Abstract Date: 5/1/2016
Jeremy Steinberger, MD
Nathan Lee, BA
Parth Kothari, BA
Ahmed Awad, MD
Christopher Sarkiss, MD
eric oermann, MD
John Caridi, MD
Raj Shrivastava, MD (New York, NY)
Large scale studies examining the effect of age on outcomes after meningioma surgery have not been performed to date. This study utilizes a large national database to assess the impact of age in adults undergoing surgery for meningioma.
Patients were identified by CPT code in the NSQIP database. Univariate analysis was performed to compare demographics, comorbidities, and postoperative complications in patients of different ages. Multivariate step-wise logistic regression was performed on each complication that demonstrated significant association with age in the univariate comparison.

» DATA UNDER STUDY

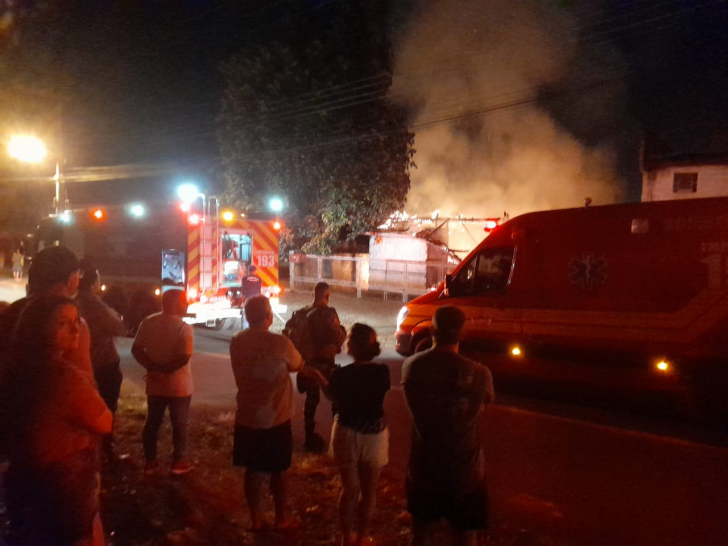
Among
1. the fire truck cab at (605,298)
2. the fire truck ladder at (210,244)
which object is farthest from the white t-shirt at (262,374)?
the fire truck ladder at (210,244)

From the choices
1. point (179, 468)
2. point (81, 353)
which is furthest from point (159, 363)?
point (81, 353)

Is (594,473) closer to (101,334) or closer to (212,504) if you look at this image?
(212,504)

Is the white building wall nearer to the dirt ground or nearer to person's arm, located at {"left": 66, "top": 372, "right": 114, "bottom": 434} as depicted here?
the dirt ground

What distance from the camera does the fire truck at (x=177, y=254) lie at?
12.4 metres

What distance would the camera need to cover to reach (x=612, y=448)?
247 inches

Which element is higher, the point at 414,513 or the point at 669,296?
the point at 669,296

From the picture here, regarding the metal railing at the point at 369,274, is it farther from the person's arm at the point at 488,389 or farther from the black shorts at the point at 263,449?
the person's arm at the point at 488,389

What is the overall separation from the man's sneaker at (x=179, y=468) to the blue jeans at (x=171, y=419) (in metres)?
0.04

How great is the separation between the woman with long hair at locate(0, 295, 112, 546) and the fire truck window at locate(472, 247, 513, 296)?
653 centimetres

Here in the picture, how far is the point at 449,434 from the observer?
10.2ft

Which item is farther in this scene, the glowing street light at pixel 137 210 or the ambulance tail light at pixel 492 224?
the ambulance tail light at pixel 492 224

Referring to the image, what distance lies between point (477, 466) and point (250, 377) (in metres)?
1.59

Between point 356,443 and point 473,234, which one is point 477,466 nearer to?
point 356,443

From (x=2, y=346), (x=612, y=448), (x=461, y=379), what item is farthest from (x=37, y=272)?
(x=612, y=448)
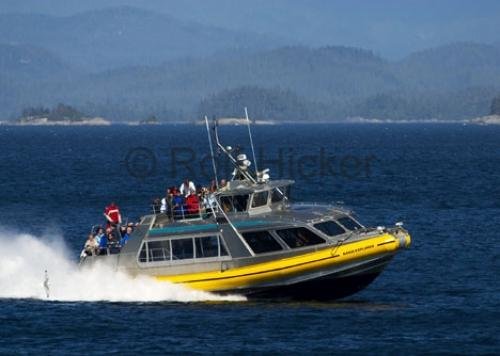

» WORK ITEM
Translate this sentence from the meningioma surgery abstract into Spanish: "Patients were identified by CPT code in the NSQIP database." The rows have no connection to the meningioma surgery abstract.

» RESPONSE BOX
Los pacientes fueron identificados mediante el código CPT en la base de datos NSQIP.